> _AIM OF THE TASK_:
Working from the line that contains "Studying this photograph, does" down to the last line below, repeat each line exactly.

> _DATA TO PROCESS_:
◇ ◇ ◇ ◇ ◇

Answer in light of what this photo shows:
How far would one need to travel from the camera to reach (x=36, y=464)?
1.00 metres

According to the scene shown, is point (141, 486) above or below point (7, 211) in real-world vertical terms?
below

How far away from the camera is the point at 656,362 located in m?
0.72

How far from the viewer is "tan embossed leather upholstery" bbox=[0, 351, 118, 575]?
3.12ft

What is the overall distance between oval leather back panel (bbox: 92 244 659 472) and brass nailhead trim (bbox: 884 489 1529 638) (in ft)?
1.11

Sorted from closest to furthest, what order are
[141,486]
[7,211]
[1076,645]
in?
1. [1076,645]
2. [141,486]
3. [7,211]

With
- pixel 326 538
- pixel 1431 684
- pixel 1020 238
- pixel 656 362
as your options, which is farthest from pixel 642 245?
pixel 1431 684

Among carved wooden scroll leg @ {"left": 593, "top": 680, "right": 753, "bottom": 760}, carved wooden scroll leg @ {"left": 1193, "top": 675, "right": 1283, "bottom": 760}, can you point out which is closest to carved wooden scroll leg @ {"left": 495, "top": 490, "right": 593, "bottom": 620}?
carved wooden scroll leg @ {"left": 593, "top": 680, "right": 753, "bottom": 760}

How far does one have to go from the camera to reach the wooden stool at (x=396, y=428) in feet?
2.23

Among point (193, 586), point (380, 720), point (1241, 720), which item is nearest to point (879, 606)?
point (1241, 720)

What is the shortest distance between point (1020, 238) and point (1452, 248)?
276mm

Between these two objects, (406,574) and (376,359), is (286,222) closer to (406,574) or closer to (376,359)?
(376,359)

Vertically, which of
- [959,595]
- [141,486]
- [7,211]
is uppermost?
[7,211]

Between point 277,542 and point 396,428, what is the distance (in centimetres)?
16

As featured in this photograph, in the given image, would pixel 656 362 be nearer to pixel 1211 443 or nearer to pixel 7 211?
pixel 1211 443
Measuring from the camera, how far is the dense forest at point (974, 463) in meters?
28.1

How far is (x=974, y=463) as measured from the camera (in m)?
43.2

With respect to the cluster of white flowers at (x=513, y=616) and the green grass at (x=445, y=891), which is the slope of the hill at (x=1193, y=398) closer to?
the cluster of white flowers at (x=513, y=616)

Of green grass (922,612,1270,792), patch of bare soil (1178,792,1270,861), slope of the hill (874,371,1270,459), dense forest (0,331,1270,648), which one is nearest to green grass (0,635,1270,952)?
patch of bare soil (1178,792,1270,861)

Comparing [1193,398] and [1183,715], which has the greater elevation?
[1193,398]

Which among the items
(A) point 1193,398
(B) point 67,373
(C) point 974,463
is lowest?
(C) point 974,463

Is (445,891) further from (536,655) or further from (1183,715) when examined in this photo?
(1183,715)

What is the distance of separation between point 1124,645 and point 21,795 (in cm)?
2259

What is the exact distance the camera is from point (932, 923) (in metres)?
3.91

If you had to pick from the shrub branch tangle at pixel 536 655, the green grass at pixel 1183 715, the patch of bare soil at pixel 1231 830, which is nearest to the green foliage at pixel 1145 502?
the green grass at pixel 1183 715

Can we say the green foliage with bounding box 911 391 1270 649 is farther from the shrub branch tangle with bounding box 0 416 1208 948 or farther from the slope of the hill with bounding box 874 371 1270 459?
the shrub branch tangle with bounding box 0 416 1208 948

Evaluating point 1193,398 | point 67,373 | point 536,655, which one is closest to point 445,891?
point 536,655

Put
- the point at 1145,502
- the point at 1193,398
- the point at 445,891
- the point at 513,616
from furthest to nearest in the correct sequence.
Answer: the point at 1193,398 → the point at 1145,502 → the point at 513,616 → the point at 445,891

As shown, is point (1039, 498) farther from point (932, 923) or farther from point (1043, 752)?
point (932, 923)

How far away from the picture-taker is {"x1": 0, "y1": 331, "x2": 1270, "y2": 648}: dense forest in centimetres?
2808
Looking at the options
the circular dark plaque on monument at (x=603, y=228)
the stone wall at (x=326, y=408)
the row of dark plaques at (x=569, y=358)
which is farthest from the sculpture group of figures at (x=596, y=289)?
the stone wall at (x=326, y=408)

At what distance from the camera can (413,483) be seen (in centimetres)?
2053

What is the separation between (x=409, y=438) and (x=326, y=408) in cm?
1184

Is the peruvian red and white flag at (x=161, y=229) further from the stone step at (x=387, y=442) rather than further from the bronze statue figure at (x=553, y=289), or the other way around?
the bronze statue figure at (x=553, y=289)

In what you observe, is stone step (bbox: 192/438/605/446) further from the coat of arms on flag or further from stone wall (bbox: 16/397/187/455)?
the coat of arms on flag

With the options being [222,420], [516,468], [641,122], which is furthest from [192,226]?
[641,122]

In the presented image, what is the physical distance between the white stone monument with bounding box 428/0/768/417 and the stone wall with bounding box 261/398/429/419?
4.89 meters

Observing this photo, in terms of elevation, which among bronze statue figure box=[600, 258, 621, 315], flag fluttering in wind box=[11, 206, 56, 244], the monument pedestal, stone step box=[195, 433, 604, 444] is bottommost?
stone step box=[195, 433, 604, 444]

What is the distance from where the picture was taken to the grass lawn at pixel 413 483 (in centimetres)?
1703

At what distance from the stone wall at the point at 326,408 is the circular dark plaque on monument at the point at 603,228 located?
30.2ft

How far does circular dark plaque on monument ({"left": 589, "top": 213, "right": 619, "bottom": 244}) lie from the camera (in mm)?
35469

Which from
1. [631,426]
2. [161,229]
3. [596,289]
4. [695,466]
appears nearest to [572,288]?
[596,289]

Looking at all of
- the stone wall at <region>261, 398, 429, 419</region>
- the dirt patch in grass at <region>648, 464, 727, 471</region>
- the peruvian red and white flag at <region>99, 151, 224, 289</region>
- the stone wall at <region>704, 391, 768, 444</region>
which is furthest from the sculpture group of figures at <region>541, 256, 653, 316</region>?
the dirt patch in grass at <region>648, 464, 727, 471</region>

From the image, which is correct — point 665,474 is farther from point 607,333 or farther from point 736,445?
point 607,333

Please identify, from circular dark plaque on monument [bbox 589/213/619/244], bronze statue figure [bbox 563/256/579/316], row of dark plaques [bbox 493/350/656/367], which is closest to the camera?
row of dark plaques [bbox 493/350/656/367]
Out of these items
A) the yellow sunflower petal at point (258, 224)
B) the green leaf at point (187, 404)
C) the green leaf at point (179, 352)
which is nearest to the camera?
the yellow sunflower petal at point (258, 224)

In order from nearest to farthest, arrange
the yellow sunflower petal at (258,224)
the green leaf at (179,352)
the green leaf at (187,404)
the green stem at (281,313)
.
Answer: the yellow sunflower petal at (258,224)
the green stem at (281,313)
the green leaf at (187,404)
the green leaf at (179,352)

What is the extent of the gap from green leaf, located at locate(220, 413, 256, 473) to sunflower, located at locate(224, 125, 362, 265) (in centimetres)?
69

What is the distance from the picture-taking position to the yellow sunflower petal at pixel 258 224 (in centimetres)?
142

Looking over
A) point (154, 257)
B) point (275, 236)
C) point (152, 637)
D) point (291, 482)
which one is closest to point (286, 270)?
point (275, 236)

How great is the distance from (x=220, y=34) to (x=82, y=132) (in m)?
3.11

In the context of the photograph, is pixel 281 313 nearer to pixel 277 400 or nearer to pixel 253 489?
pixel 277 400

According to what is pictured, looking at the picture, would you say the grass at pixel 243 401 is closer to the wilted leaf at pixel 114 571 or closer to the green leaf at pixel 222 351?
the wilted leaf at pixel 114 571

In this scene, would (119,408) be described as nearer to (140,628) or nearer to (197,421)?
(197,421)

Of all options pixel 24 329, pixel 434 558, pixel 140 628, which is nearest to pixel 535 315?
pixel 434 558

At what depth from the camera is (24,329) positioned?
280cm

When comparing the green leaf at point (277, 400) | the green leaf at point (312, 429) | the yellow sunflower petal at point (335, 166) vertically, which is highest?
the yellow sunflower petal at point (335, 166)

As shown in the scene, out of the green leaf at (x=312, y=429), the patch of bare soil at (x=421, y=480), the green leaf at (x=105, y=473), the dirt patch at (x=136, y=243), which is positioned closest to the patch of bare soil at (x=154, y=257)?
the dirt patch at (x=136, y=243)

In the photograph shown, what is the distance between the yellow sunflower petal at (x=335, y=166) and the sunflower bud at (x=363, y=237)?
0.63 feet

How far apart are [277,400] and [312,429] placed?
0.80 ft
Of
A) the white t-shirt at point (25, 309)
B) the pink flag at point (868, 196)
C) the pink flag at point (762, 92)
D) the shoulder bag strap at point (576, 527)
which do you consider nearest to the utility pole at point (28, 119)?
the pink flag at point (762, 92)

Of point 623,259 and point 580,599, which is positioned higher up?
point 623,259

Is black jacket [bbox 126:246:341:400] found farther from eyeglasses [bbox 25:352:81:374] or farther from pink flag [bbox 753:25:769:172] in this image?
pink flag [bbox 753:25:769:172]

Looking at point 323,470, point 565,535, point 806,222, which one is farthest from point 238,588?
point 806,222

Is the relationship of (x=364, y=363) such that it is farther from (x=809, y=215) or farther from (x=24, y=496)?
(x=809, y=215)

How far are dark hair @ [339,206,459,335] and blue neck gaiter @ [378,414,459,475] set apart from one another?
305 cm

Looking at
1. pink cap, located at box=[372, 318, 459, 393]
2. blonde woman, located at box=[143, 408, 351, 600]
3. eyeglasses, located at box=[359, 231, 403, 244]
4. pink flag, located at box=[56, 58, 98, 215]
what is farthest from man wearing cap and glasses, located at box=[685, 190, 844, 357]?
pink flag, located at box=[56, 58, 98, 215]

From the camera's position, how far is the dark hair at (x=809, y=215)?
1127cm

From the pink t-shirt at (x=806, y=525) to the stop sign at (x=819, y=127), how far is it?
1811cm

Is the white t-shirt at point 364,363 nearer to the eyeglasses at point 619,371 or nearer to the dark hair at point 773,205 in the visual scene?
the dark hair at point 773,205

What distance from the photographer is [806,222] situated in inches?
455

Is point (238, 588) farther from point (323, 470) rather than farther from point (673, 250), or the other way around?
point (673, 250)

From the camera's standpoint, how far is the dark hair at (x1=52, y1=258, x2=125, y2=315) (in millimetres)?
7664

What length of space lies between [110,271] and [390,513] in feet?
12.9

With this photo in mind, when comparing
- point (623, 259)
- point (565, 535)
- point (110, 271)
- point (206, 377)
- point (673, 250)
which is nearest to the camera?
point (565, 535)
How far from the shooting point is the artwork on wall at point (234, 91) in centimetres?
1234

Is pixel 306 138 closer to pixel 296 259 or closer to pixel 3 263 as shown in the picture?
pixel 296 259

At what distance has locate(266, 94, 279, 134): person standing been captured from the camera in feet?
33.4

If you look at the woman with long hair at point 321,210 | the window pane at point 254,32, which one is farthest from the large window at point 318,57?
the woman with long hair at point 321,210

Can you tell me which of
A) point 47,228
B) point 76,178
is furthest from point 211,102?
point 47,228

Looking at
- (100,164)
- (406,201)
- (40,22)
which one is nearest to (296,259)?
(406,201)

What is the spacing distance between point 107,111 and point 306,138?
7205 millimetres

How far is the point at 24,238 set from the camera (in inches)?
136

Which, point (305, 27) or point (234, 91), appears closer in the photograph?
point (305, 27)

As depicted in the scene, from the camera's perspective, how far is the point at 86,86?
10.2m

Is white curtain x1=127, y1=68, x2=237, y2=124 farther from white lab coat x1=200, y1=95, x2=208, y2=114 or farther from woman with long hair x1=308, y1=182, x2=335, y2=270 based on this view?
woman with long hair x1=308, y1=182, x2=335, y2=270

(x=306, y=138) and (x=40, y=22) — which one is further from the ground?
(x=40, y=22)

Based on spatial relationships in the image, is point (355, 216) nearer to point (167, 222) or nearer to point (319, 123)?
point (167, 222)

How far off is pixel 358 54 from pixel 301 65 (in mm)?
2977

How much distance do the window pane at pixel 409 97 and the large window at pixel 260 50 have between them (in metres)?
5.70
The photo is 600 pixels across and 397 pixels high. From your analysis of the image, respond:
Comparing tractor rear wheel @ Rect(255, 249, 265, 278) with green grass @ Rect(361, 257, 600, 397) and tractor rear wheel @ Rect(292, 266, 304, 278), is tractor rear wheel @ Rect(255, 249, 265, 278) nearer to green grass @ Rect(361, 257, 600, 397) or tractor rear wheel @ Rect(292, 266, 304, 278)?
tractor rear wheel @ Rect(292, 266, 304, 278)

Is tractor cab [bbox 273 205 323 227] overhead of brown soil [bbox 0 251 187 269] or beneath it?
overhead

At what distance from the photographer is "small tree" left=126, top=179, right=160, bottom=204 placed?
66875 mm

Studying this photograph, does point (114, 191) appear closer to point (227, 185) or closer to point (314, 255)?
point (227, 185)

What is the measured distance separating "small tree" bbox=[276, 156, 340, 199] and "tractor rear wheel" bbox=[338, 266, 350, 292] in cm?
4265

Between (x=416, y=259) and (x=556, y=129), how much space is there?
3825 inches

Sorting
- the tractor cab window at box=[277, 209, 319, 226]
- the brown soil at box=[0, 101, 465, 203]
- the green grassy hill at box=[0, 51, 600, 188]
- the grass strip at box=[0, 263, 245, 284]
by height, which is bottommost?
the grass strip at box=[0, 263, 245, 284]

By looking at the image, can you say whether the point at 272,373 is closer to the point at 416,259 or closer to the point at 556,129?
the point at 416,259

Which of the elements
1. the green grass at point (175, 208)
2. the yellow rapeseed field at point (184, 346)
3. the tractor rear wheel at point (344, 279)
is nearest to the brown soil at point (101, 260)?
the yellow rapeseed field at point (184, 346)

◇ ◇ ◇ ◇ ◇

> _ANSWER FOR THE TASK_:
Studying this photograph, does point (114, 191) appear closer to point (227, 185) or closer to point (314, 255)?
point (227, 185)

What is the measured distance separating "small tree" bbox=[276, 156, 340, 199] and "tractor rear wheel" bbox=[338, 266, 350, 292] in cm?
4265

Between (x=416, y=259) and (x=556, y=129), how much space is there?
3825 inches

Sorting
- the tractor cab window at box=[277, 209, 319, 226]
- the brown soil at box=[0, 101, 465, 203]
- the green grassy hill at box=[0, 51, 600, 188]
- the grass strip at box=[0, 263, 245, 284]
by height, which is bottommost?
the grass strip at box=[0, 263, 245, 284]

By looking at the image, can you say whether the point at 272,373 is closer to the point at 416,259 or closer to the point at 556,129?
the point at 416,259

Which of the elements
1. the green grass at point (175, 208)
2. the yellow rapeseed field at point (184, 346)
3. the tractor rear wheel at point (344, 279)
is nearest to the brown soil at point (101, 260)?
the yellow rapeseed field at point (184, 346)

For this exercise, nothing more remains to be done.